Badly formed HTML in Aras FormattedText Fields

オフライン

I have the following scenario.

I have a report action bound to an item type which performs a REST call to the Microsoft SSRS Report Server with a delimited set of IDs.

The RDL Report performs an SQL query against a fixed ItemType to retrieve the meta-data for the given IDs.

Problem #1: 

Several of the fields are of type FormattedText - although the relevant value may only be a few lines of text, Aras packs so much HTML and JavaScript around them that these Fields can exceed 100k characters.  If generating an XLS report, there is a hard limit on the length of any given cell (32767 characters) - if this limit is exceeded, the report blows up with a HTTP Response Code error.

Potential Solution #1.

I wrote a simple SQL Function to convert the formatted text field string to XML and back again to a NVARCHAR(max) which effectively strips all XML elements from the text...the *magic* happens in this statement.

  -- convert to XML and back to VARCHAR(max) again
  SET @result = CONVERT(XML, @result , 1).value('.', 'NVARCHAR(max)');

Problem #2:

In several data sets the FormattedText fields contain HTML string content which is not valid XML.   In this case, the conversion function blows up.

Examples:

  • undefined namespace prefixes:  '<o:p>...</o:p>'  (note: the prefix can vary)
  • invalid attribute definitions:  '<br \="" ... >

This means I have to identify and correct each special case with time-consuming REPLACE(Column, Find, Replace) calls - a few of those on 100k+ character strings starts to blow up the query times.  Only when the string is *clean* can I try to convert it to XML.  For example,

  SET @result = REPLACE(REPLACE(@result, '<o:p','<p'), '</o:p', '</p');
  SET @result = REPLACE(REPLACE(@result, '<u5:p','<p'), '</u5:p', '</p');
  SET @result = REPLACE(@result, '\=""', '');

I could go and fix each *special case* with one-time SQL scripts, but I cannot *guarantee* that Aras will not write new fields with invalid XML.

So my question is can Aras take a look at the formatted fields and *guarantee* that they will no longer write poorly-formed XML(HTML).  Maybe they could provide an out-of-the-box SQL functionality to make it possible properly prepare FormattedText fields for export.

NOTE: Maybe this has already been resolved - our current customer project is still using Aras 11 SP9. 
In that case, we just need to clean the old data and we are good to go.

Parents
  • Hi JWT007,

    Are you seeing this behavior on standard ItemTypes? If so, could you specify which one(s), so I can take a look at this in a more current version to see if this is still present?

    Chris

  • Hi Christopher, thanks for the quick response.

    Unfortunately (if I am not mistaken) the only OOTB FormattedText property in the Aras InnovatorSolutions database is on the "Help" ItemType - which is empty by default.

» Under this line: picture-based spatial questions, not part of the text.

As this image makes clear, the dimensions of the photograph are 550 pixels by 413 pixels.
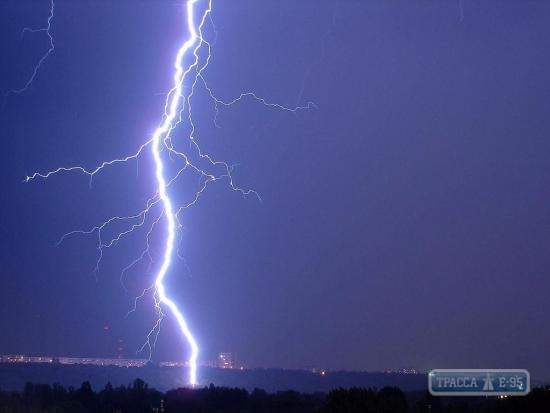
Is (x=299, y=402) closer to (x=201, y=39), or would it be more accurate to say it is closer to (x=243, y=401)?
(x=243, y=401)

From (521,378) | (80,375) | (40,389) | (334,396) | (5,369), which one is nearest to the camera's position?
(521,378)

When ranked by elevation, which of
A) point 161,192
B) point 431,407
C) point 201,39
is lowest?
point 431,407

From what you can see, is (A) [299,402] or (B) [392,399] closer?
(B) [392,399]

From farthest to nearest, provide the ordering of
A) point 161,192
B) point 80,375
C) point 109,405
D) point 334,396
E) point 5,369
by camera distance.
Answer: point 80,375 → point 5,369 → point 109,405 → point 161,192 → point 334,396

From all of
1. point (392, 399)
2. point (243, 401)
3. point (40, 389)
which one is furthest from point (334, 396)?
point (40, 389)

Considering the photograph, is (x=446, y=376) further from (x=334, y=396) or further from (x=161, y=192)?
(x=161, y=192)

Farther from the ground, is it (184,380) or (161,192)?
(161,192)
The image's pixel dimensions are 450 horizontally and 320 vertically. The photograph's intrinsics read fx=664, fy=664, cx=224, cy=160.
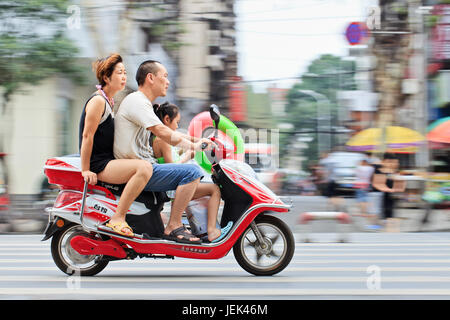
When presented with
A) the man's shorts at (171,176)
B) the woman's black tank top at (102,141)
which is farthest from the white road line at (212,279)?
the woman's black tank top at (102,141)

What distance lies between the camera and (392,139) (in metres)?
13.0

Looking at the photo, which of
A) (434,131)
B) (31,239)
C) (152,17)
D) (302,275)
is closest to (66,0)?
(152,17)

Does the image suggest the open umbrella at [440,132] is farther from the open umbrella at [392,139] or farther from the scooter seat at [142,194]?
the scooter seat at [142,194]

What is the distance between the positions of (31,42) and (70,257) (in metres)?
6.38

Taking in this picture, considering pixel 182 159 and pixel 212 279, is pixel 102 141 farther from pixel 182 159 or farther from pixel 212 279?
pixel 212 279

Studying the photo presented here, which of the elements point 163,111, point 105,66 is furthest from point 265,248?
point 105,66

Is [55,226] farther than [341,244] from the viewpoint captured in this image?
No

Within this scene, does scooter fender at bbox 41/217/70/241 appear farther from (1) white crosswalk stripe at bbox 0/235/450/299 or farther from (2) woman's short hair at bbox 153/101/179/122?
(2) woman's short hair at bbox 153/101/179/122

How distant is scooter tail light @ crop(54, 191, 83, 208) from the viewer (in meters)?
5.29

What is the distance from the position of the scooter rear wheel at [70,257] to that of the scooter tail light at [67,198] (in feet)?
0.63

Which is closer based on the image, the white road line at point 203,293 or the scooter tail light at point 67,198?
the white road line at point 203,293

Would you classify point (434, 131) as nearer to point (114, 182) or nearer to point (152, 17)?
point (152, 17)

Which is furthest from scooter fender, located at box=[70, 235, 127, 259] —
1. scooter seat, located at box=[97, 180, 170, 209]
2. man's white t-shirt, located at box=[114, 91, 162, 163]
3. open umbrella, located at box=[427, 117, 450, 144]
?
open umbrella, located at box=[427, 117, 450, 144]

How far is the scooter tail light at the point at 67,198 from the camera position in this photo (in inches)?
208
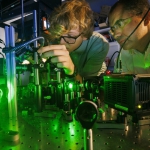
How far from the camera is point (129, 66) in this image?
50.8 inches

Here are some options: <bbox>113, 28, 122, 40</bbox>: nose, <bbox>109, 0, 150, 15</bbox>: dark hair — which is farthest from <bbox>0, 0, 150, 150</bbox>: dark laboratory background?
<bbox>109, 0, 150, 15</bbox>: dark hair

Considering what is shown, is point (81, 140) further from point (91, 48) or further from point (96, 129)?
point (91, 48)

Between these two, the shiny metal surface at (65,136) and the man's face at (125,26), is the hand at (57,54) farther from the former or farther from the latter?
the man's face at (125,26)

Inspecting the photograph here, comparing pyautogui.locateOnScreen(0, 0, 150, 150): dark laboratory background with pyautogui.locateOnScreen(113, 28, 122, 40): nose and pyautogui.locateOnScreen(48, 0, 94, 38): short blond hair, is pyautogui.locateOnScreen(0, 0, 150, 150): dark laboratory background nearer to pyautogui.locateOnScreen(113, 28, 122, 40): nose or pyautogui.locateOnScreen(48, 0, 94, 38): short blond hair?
pyautogui.locateOnScreen(48, 0, 94, 38): short blond hair

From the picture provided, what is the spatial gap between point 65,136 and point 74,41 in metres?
0.61

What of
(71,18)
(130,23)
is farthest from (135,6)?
(71,18)

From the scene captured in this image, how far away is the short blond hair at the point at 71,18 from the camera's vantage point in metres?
0.96

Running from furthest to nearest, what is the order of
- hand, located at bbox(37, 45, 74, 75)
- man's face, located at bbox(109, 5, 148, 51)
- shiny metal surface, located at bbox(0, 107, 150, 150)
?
1. man's face, located at bbox(109, 5, 148, 51)
2. hand, located at bbox(37, 45, 74, 75)
3. shiny metal surface, located at bbox(0, 107, 150, 150)

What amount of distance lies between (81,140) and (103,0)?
2.10m

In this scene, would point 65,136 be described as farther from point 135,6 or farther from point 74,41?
point 135,6

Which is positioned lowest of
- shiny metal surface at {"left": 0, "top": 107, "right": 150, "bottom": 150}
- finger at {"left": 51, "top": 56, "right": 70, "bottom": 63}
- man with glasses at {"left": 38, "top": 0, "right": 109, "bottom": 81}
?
shiny metal surface at {"left": 0, "top": 107, "right": 150, "bottom": 150}

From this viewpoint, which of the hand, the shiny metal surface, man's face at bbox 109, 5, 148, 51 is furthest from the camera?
man's face at bbox 109, 5, 148, 51

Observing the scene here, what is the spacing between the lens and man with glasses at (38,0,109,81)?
674mm

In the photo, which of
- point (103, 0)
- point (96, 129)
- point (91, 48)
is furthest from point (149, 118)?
point (103, 0)
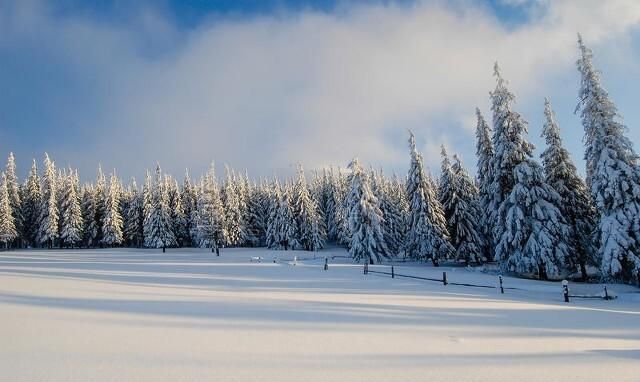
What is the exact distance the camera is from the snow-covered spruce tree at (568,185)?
35.9m

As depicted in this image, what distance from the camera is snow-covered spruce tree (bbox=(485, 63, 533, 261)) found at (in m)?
34.5

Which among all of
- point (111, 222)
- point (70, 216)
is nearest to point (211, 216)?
point (111, 222)

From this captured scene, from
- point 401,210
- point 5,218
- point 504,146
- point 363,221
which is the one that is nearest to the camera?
point 504,146

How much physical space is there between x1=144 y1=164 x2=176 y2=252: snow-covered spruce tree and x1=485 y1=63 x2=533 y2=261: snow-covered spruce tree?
59.1 meters

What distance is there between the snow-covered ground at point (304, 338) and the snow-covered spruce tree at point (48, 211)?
65.7 metres

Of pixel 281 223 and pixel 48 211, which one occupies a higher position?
pixel 48 211

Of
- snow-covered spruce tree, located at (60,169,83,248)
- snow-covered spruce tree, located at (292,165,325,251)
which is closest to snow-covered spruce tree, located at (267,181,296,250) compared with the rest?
snow-covered spruce tree, located at (292,165,325,251)

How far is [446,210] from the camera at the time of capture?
159 ft

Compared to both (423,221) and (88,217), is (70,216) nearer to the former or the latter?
(88,217)

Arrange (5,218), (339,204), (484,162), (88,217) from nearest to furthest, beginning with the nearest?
1. (484,162)
2. (5,218)
3. (88,217)
4. (339,204)

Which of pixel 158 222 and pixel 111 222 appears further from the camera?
pixel 111 222

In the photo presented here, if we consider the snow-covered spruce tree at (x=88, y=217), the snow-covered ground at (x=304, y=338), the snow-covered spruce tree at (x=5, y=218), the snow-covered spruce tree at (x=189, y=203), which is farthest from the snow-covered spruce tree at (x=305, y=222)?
the snow-covered ground at (x=304, y=338)

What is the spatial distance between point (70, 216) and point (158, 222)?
1711cm

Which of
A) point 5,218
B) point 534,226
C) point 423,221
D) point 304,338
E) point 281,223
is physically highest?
point 5,218
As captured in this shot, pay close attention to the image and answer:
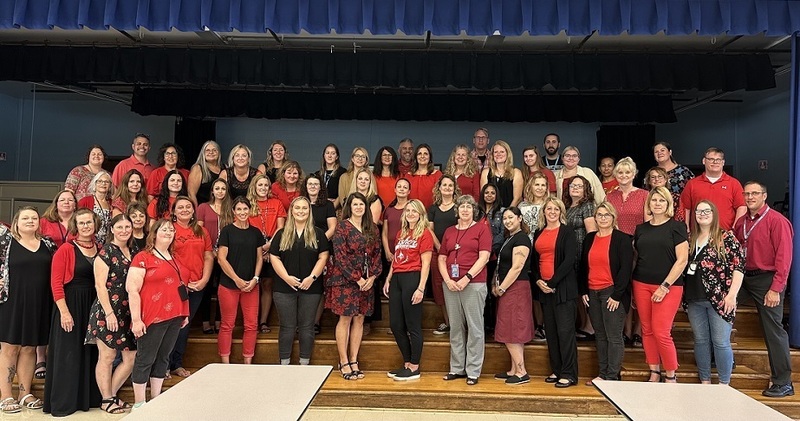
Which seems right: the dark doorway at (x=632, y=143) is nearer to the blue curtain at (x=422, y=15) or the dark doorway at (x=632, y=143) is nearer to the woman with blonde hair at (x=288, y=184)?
the blue curtain at (x=422, y=15)

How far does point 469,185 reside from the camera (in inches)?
198

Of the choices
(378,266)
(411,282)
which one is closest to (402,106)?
(378,266)

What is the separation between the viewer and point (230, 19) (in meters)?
4.71

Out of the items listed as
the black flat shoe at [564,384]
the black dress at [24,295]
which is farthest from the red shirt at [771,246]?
the black dress at [24,295]

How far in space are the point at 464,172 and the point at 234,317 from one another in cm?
237

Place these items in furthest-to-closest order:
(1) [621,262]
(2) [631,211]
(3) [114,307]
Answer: (2) [631,211], (1) [621,262], (3) [114,307]

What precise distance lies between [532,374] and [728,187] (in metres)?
2.25

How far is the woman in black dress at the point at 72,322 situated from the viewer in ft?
12.5

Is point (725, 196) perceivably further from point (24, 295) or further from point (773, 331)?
point (24, 295)

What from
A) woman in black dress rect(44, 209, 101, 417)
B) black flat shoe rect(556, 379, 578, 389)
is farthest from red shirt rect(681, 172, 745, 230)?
woman in black dress rect(44, 209, 101, 417)

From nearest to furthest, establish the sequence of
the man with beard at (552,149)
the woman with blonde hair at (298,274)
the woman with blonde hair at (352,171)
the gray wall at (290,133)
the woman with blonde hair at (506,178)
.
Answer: the woman with blonde hair at (298,274) → the woman with blonde hair at (506,178) → the woman with blonde hair at (352,171) → the man with beard at (552,149) → the gray wall at (290,133)

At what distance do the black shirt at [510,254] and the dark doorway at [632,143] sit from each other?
23.6 ft

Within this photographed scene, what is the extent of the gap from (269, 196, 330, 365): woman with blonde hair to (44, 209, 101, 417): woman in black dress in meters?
1.31

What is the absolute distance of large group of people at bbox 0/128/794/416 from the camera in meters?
3.86
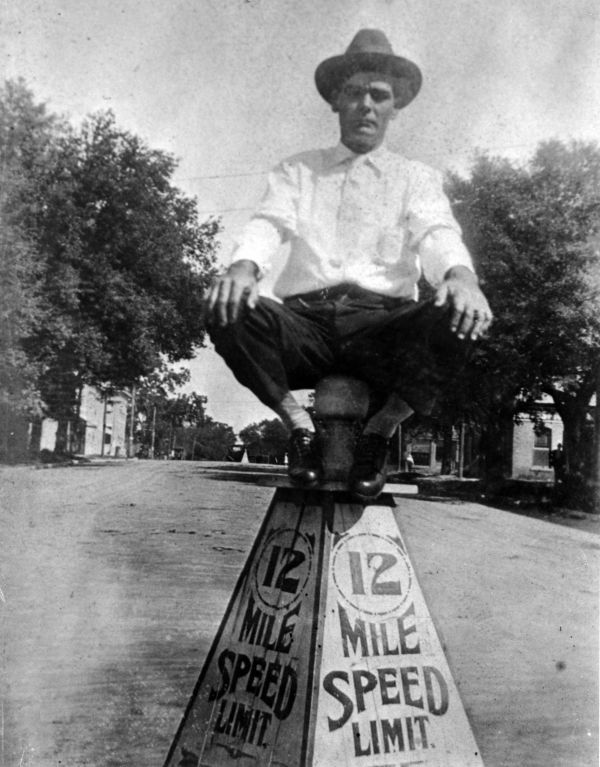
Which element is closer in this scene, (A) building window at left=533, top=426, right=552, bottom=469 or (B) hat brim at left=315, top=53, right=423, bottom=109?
(B) hat brim at left=315, top=53, right=423, bottom=109

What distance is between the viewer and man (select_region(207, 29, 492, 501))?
6.41ft

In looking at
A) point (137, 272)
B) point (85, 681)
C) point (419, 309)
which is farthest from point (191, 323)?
point (419, 309)

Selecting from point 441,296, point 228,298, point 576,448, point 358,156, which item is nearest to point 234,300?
point 228,298

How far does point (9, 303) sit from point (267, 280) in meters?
4.49

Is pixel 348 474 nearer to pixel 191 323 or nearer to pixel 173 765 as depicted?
pixel 173 765

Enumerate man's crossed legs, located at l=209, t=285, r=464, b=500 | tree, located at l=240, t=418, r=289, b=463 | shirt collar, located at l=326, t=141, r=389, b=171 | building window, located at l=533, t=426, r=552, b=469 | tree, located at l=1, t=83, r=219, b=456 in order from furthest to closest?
building window, located at l=533, t=426, r=552, b=469, tree, located at l=1, t=83, r=219, b=456, tree, located at l=240, t=418, r=289, b=463, shirt collar, located at l=326, t=141, r=389, b=171, man's crossed legs, located at l=209, t=285, r=464, b=500

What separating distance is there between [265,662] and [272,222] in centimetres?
123

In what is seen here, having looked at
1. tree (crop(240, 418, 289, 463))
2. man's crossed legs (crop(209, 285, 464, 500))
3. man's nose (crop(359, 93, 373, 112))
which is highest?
man's nose (crop(359, 93, 373, 112))

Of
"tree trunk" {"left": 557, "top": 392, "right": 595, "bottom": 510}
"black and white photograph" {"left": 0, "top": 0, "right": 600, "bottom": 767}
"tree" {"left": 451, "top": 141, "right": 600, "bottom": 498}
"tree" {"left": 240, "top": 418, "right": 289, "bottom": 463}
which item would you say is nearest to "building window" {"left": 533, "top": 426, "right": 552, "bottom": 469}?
"tree trunk" {"left": 557, "top": 392, "right": 595, "bottom": 510}

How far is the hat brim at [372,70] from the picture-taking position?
2174 mm

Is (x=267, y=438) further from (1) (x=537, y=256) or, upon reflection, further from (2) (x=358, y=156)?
(1) (x=537, y=256)

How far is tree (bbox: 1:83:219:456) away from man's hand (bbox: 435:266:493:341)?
4783mm

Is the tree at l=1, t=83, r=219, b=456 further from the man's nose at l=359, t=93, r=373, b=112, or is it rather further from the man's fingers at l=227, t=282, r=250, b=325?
the man's fingers at l=227, t=282, r=250, b=325

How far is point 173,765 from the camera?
2.18 m
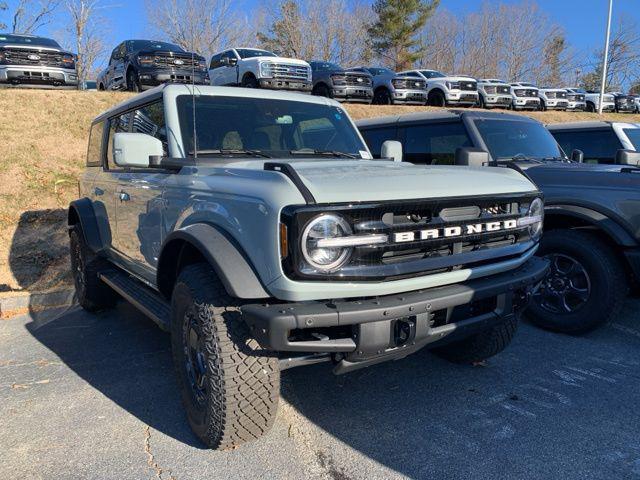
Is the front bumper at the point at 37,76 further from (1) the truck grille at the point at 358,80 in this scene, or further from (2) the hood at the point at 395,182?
(2) the hood at the point at 395,182

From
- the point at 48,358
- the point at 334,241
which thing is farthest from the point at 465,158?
the point at 48,358

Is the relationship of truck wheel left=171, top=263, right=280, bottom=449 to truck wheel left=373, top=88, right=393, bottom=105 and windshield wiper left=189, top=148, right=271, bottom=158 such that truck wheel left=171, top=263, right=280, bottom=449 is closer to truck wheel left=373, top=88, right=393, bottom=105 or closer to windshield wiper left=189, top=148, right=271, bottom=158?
windshield wiper left=189, top=148, right=271, bottom=158

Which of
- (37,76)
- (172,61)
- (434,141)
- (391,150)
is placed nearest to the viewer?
(391,150)

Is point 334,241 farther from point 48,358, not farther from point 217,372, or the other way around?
point 48,358

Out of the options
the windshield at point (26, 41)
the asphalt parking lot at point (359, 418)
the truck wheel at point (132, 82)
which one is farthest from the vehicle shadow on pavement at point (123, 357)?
the windshield at point (26, 41)

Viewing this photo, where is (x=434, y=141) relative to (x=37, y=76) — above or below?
below

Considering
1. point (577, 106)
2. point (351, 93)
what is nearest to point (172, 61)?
point (351, 93)

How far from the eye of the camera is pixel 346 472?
2520mm

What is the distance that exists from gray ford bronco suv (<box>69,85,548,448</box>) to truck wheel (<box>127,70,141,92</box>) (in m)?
11.2

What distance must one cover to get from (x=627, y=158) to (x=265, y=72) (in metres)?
11.4

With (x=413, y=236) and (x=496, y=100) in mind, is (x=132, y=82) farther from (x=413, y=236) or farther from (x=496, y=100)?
(x=413, y=236)

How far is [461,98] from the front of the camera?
17797mm

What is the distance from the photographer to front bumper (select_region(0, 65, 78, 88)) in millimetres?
12016

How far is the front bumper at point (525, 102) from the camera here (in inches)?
797
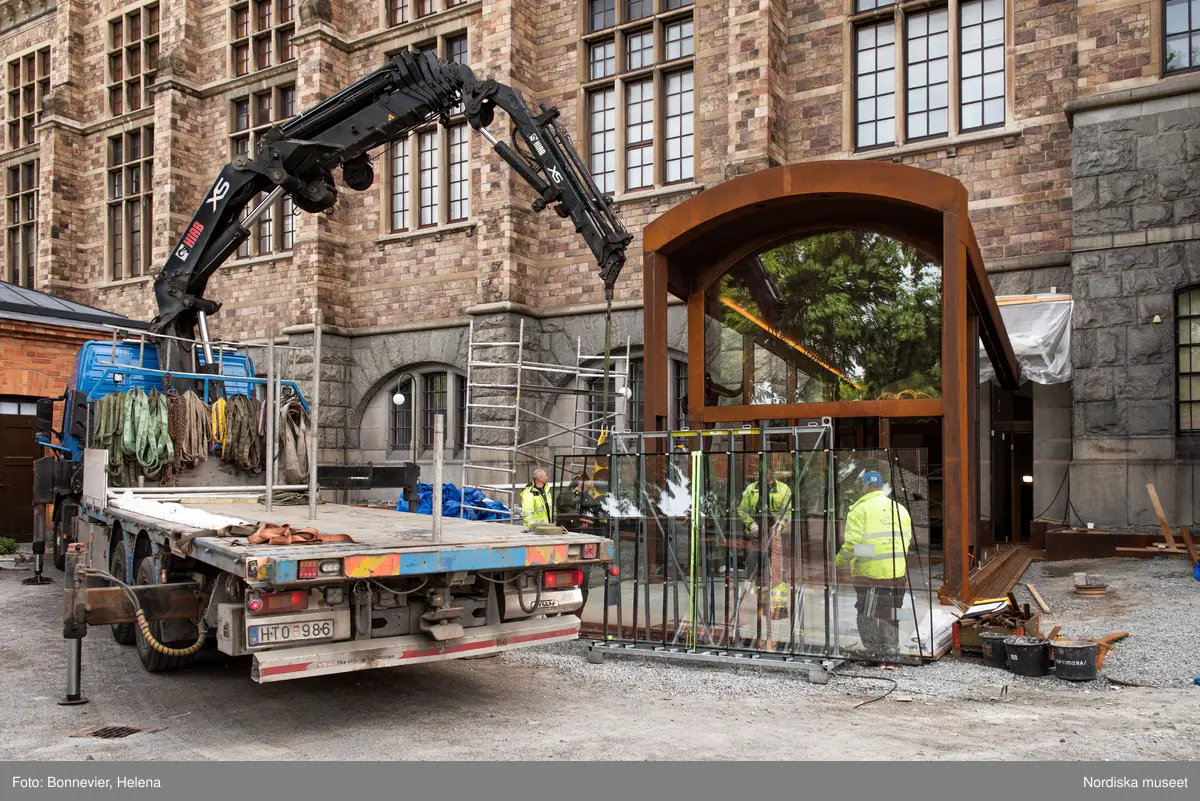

    So while I am sure I could fudge some broken data :) I am not sure that would prove anything.

    In our customer project we have some item types that rely heavily on the FormattedText fields - but all in custom item-types.

  • I see. I set up a custom ItemType with a formatted text property then and tested this in a local 12.0 SP4 instance. While I'm not seeing anything unexpected, I'm also testing it with relatively simple data.

    Are you able to elaborate on how the formatted text field is being used and what kind of data you're trying to retrieve? Are you trying to access a list of values stored inside of an HTML table for instance?

    Chris

Reply
  • I see. I set up a custom ItemType with a formatted text property then and tested this in a local 12.0 SP4 instance. While I'm not seeing anything unexpected, I'm also testing it with relatively simple data.

    Are you able to elaborate on how the formatted text field is being used and what kind of data you're trying to retrieve? Are you trying to access a list of values stored inside of an HTML table for instance?

    Chris

Children
  • Nothing special some fields have a bold header .. few are more than a few lines long.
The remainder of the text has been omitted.